Today I answered yesterday's question about the initial thoughts of the first explorers to stumble upon Iguazu Falls. The falls look amazing from a far; they stretch down the edges of green, jungle inhabited cliffs, but that's not what would have struck a conquistador. The Brazilian side follows man-made paths that wind around above the gorges. The Argentine side twists through similar paths in the wet forest, but stops at the bottoms of a few of the smaller falls, the tops of some, and at picturesque distances from others. (With close to thirty different look out points, I have more photos than I know what to do with. Since my first two memory cards filled to the max, I had to pull out my old card, which opened to the very last picture I took with it in my old camera -- my personal favorite from my Vietnam/Cambodia/Thailand trip -- one of E at the airport carrying his bags and wearing his Vietnamese hat).
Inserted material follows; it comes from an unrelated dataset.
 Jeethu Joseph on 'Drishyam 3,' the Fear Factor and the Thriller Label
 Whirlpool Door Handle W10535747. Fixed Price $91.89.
As my two days pushing through the woods at Iguazu came to a close, one last lookout point was left. A metal walkway shoots out over a fall that I had trouble seeing all week. From distances from all other spots around the National Park, a thick mist wall surrounds this fall. The locals call it Garganta del Diablo, or Devil's Throat, and it truly looks like Devil sucks down everything in sight. Calm water in a seemingly non flowing river is overwhelmed by the gravitational pull of the Garganta. Without warning, the still water feeding the Devil's Throat falls off the face of the Earth. If I was the first explorer discovering Iguazu, still thinking the world was flat, I would have seen this Amazing (in the Biblically sized sense of Amazing) sight and would have honestly believed that my crew has reached the edge of the world. The water drops suddenly off the seamless cliff and flows over the edge with such force that the water erupts as it crashes below. So fierce the splash, the mist climbs like vines through the air all the way back up one of the largest falls in the world (only inferior to Victoria Falls in South Africa).
Right after I stowed my camera away in my bag, the now dark skies opened up and the clouds began to pour down on me. The massive size of the Earth became so clearly apparent. I stood, soaking wet under skies covered by uncontrollable clouds, the only tourist naive enough to still marvel at the overpowering Garganta. Blessed by the rain, I finally shed the tour groups. I watched and felt the Earth all around me, thundering rain falling from the heavens above, roaring water pounding the rocks and spraying heavy mist from far below. At peace by myself, the otherwise empty catwalk hung out over the monstrous waterfall. Experiencing the Garganta like this, in all its glory, was something between religious and humbling. I alone experienced nature and its size as I became a negligible dot lost in this prized masterpiece. After two fulls days of finding Iguazu to be no more than "cool," the Garganta del Diablo stands out as one of nature's Greatest gifts to the Earth.